Berkat Hijab Syar’i Model Asal Garut Reista Putri Mendulang Rezeki

Berkat hijab syar'i model asal Garut Reista Putri mendulang rezeki
Berkat hijab syar’i model asal Garut Reista Putri mendulang rezeki

Saat ini muslimah kian menyadari bagaimana cara menutup aurat yang benar dan sesuai syariat Islam atau lebih dikenal dengan berbusana syar’i. Beberapa dari mereka bahkan telah populer di Instagram dengan gaya busana syar’inya. Salah satunya adalah model cantik Reista Putri. Reista, sapaan akrab model muslimah asal Garut ini juga dikenal sebagai selebriti Instagram (selebgram) dengan jumlah pengikut lebih dari 25 ribu.

Dengan memakai busana syar’i membuat aura kecantikannya semakin terpancar. Gaya berbusana yang longgar dan sering mengenakan khimar menutup dada membuat penampilannya terlihat berbeda dari hijabers muda pada umumnya.

Reista bercerita bahwa gaya berpakaiannya yang longgar dan menutup dada mampu memberikan rezeki yang lebih banyak.  Ia dipercaya oleh brand-brand muslimah untuk menjadi model mereka khususnya brand yang menjual gamis syar’i. Tak hanya itu, wanita yang mendedikasikan dirinya sebagai ibu rumah tangga ini sering mendapatkan endorse dari banyak label busana muslim.
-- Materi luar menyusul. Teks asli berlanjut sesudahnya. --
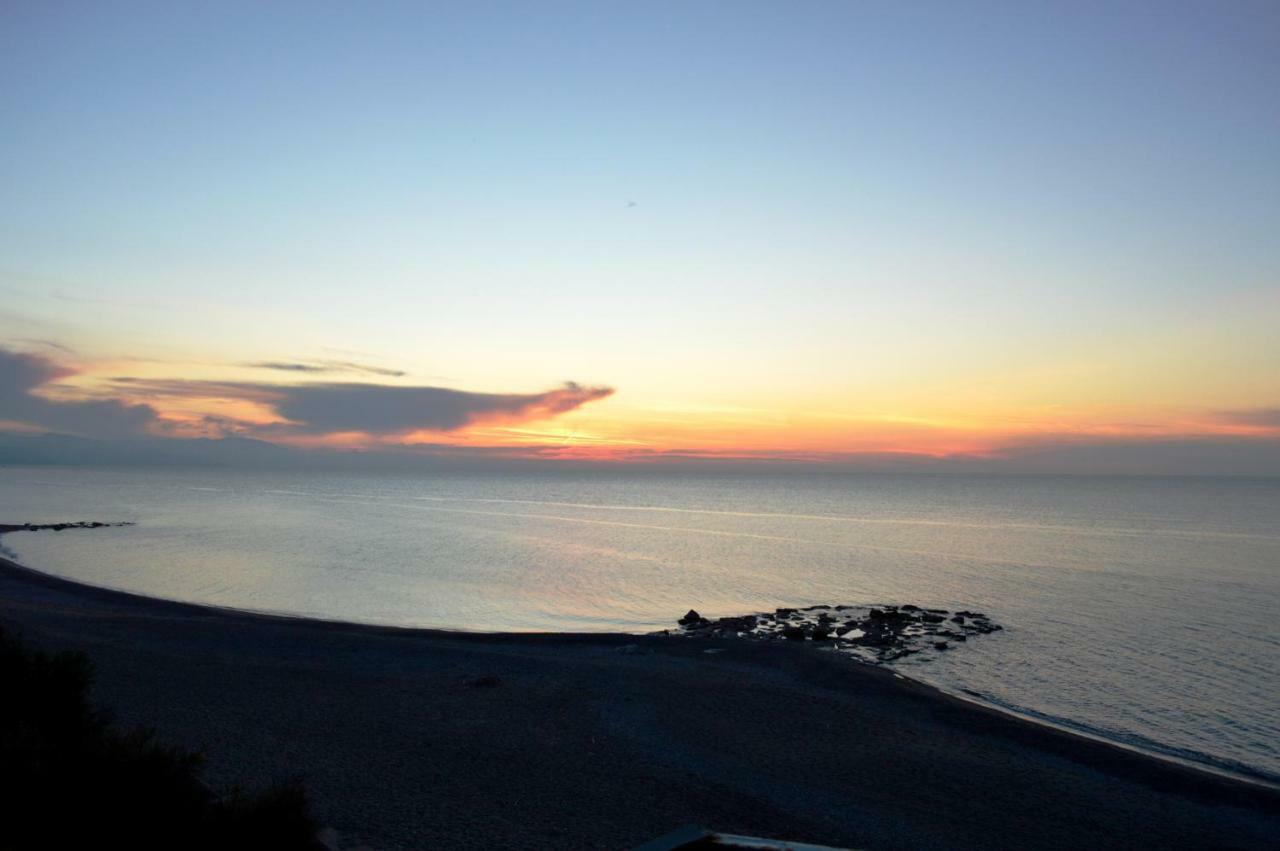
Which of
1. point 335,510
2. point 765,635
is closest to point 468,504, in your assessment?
point 335,510

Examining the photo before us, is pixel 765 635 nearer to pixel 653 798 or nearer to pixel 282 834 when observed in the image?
→ pixel 653 798

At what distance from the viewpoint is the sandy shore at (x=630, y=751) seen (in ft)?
38.8

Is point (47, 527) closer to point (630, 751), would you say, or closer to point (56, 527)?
point (56, 527)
” Alhamdulillah saya masih dipercaya menjadi model beberapa brand, biasanya saya foto untuk produk-produk baju muslimah khususnya syar’i,” tutur wanita yang hoby berfoto itu.

Reista kerap mengunggah foto mengenakan busana syar’i dari brand lokat yang bekerjasama dengannya lewat akaun Instagramnya @reistaputrii. Dalam tampilan syar’inya Reista tidak selalu menggunakan khimar terkadang ia memanfaatkan pashmina panjang. Selain itu ia juga berusaha menekankan bahwa bergaya syar’i juga bisa terlihat modern dengan kreasi pashmina menutup dada.

Memang saat ini Reista menuai banyak rezeki setelah berpenampilan lebih tertutup dan sopan, namun ia mengaku bahwa tak mudah untuk bergaya syar’i di usianya saat ini. Ia mengaku beberapakali mendapatkan cemooh dari orang lain hanya karena gaya berbusananya.

“Tidak mudah memakai syar’i seperti ini terkadang sebagian orang memandang syar’i itu pakaian ibu-ibu dan kuno. Lalu banyak juga pandangan negatif lainnya,” ungkap Reista.

Hal tersebut tentu membuat Reista merasa kecewa. Namun ia memilih tidak bersikap negatif dengan orang-orang yang memandangnya remeh. Ia lebih memilh diam daripada mengubris mereka yang mencemoohnya.

Reista telah memakai jilbab sejak SMP namun kala itu masih buka tutup. Wanita 23 tahun ini mulai konsisten mengenakan jilbab pada tahun 2010 silam setelah menikah. Ia memutuskan berjilbab penuh karena sudah memiliki suami.

Keputusannya tersebut juga didukung oleh keluarga dan teman-teman. Saat memilih untuk belajar tampil lebih syar;i pun, keluarga semkin senang melihat penampilannya. Hal itulah yang menjadikan ia bisa tetap tegar saat beberapa orang memberikan komentar negatif kepadanya. Reista berharap gaya berbusananya bisa menginspirasi muslimah muda lainnya.

“Semoga saya bisa memotivasi orang lain untuk ikut berhijab tentunya mengajak agar lebih baik. Saya sadar saya belum baik maka dari itu saya ingin sama-sama mengajak semua saudara saya sebagai sesama muslim untuk berhijrah ke arah yang lebih baik,” tutup Reista.